Between Nordic spa and spaceship sound design from the 1970s, the echoey Casa became a ship caught in warp at the speed of shortening days. Slow, almost imperceptible movements turned two hours into the snap of a finger, drawing us into the deep ambiances of Ben Grossman and Micheal Mucci, known together as Snake Church.
Shaped by a hurdy gurdy and a lap string instrument processed through modular synthesizers, their sound evoked a longing, cathartic mood reminiscent of Puce Marie’s A Feast Before the Drought: high-pitch wails like a ship horn across the Atlantic, and long weaves of muddy, inharmonic textures in the mid-range.
Though the melodic content remained mostly static, the modulated resonance of strings through smooth, granulated textures echoed the spirit of Eliane Radigue’s Opus 17, the inspiration for this concert series. Like Radigue’s final feedback works, their music is perpetually transforming, binding past and future into an in-between state pulsating with life.

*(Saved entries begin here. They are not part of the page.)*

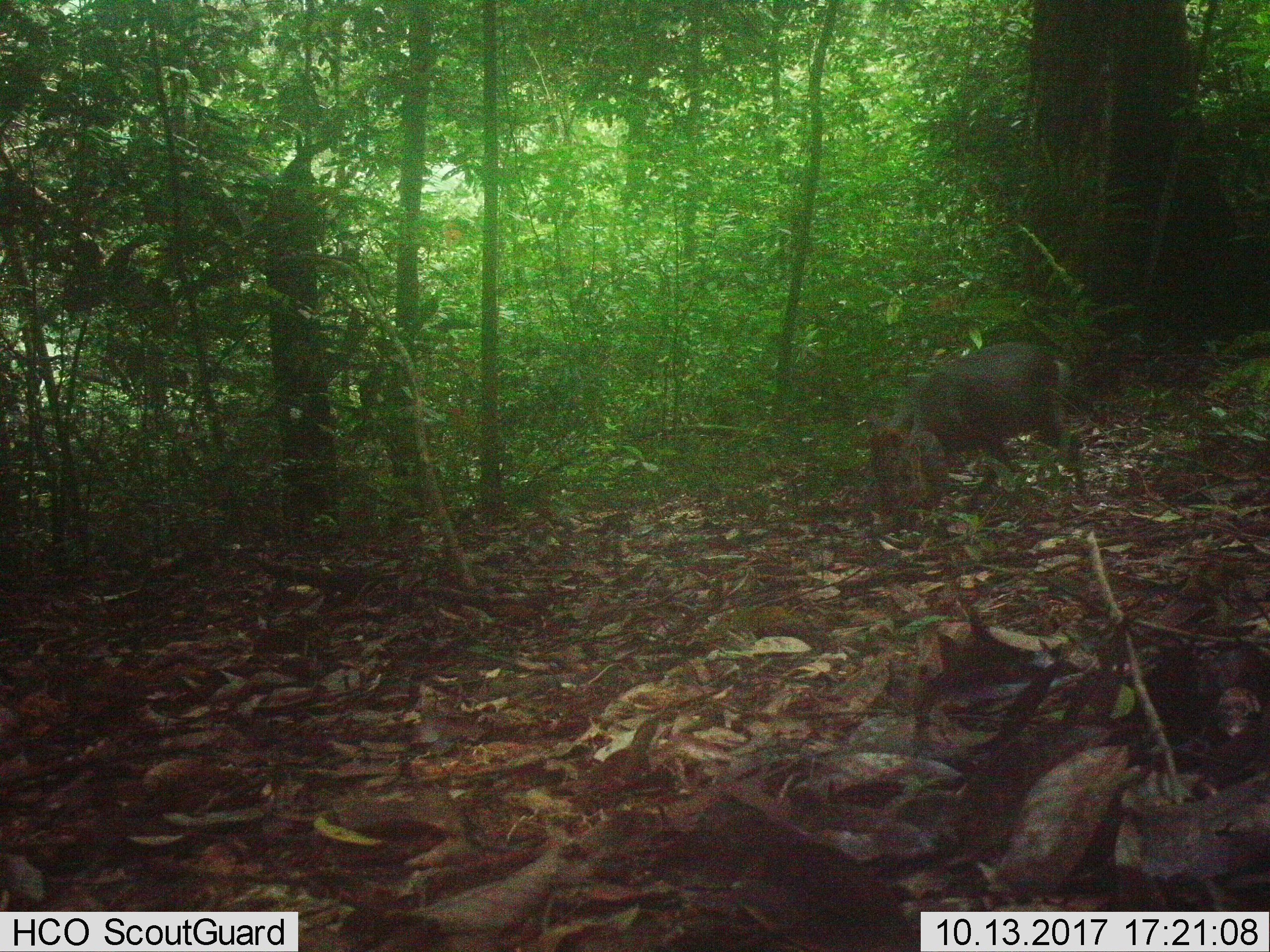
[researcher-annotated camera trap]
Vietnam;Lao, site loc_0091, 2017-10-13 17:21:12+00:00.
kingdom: Animalia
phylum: Chordata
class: Mammalia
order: Artiodactyla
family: Cervidae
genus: Muntiacus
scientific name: Muntiacus rooseveltorum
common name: roosevelt's muntjac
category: roosevelts muntjac group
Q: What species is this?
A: Roosevelts muntjac group (roosevelt's muntjac) (Muntiacus rooseveltorum).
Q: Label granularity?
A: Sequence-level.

Midway through this journey, they shifted upward in quarter-tone increments to a new key. The sirens dissolved into ethereal clouds, scattered like dappled sunlight. The ship docked in another green world, and the bass motors fell silent, leaving everything in suspension. As the long ending allowed the dust to settle, silence returned, no longer shy or ominous, but welcoming. Applause mixed with snake hisses and laughter as the lights came back on and the Mardi Spaghetti regulars gathered to talk. For the first of this new Opus 17 concert series, the turnout was strong, and anticipation is high for what these organizers will present next.